The 2014 market wall of worry
It's an old market adage you've heard before: Bull markets climb a "wall of worry."
That wall was particularly high last year, when the S&P 500 vaulted to a 30 percent gain. New worries seemed to crop up constantly, with traders fretting about everything from congressional budget wrangling to the sputtering global economy, and yet stocks soared.
The new year has been a bit bumpy for stocks, and analysts note far fewer worries—but the wall still holds some key bricks.
"The consensus is beginning to believe that we have this synchronized global economic expansion, and therefore I think the wall of worry is actually decaying," said Mark Luschini, chief investment strategist at Janney Montgomery.
He does not expect the big gains of 2013 but does foresee an 8 percent or 9 percent rise in stock prices this year.
Apparently, the more furrowed brows, the better the potential gains. The phrase "wall of worry" refers to the market's ability to continue to climb higher in the face of headwinds.
Just take a look at how far the market has come since the depths of the financial crisis. Remember that day back on March 6, 2009, when the S&P 500 hit an intraday low of 666?
We're back up to 1,835. And during this entire massive bull run to the upside, there have been plenty of stumbling blocks—economic, political or otherwise. All those problems can be thought of as bricks that go into building the wall of worry.
Here's what traders, investors, strategists and analysts say are some of the biggest worries for 2014:
Investors say on element in the wall of worry is Fed policy and the rising interest rate environment.

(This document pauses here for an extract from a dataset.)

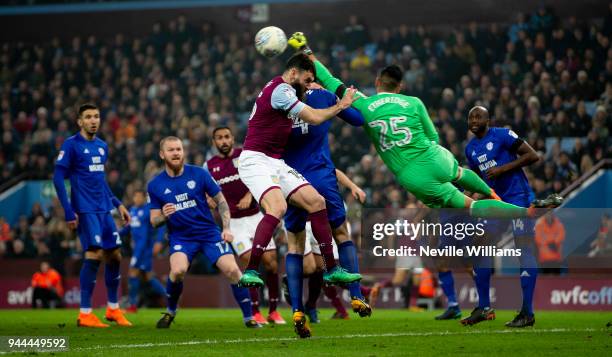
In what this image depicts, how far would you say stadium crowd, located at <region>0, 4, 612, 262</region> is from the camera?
20.7 m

With the central bank's December decision to begin tapering its bond-purchasing program, BTIG Chief Global Strategist Dan Greenhaus acknowledged the risk that the Fed could adjust its policies too quickly or too slowly.
Steven Ricchiuto, chief U.S. economist at Mizuho Securities, said that his top worry for the market is that Fed tapering could lead to rising rates, which could in turn thwart the economic momentum from the second half of 2013.
"The Fed's QE program distorted financial markets and exiting could create vacuum of sponsorship leading to a rapid sell off in belly of the curve," he said. "This countercyclical rise in rates would become an unanticipated headwind."
(Read more: Fed's Richard Fisher: Liquidity causing 'beer goggles')
Another bigger picture, or macro, concern is growing geopolitical risk, including turmoil in places such as Turkey and Thailand.
Those are two of the countries that Andy Busch is keeping an eye on.
The author and publisher of "The Busch Update" said that both markets saw considerable volatility heading into 2014. A corruption crisis surrounding Turkey's government helped push the Turkish lira down by about 17 percent last year.
Anti-government protests in Thailand have resulted in the parliament's being dissolved, and the country's benchmark stock index has lost 12 percent over the last three months. Busch said these uncertainties could lead investors to pull funds out of many emerging markets.
Busch is also focused on China, still considered by many to be an emerging market, even though it is the world's second-biggest economy.
Its sheer size means that any development there could have ripple effects all over the world. For example, signs of slower GDP growth, coupled with other fears about emerging markets and rising interest rates, could cause a sizable disruption in financial markets.
On the micro, or more company level, side, we're entering what could be another volatile couple of months as corporate earnings season gets underway. Fourth-quarter earnings season unofficially kicks off Tuesday with reports from JPMorgan Chase and Wells Fargo.
With a large number of warnings for the period, this earnings season could create catalysts for the market. Traders are watching each report carefully for themes and data points that reveal the outlook for the year.
Cliff Noreen of Babson Capital, who runs about $188 billion in fixed-income assets for pension funds and endowments, is concerned that weaker corporate profits could weaken the bull run. He thinks corporate expense cuts and worker productivity have likely peaked, which means any profit growth would have to come from fundamental improvement in sales.
(Read more: Earnings pose the next hurdle for stocks)
Add to those concerns over U.S. unemployment, stock market valuations and the threat of more violence in Russia leading up to the Winter Olympic Games.
The question becomes whether or not, in the words of Pink Floyd, each is "just another brick in the wall?" And even if the wall gets harder and harder to climb, traders wonder whether the Fed and other central banks would let markets decline in a disorderly fashion.
No matter what, though, worries are there. And if history is any guide, they probably always will be.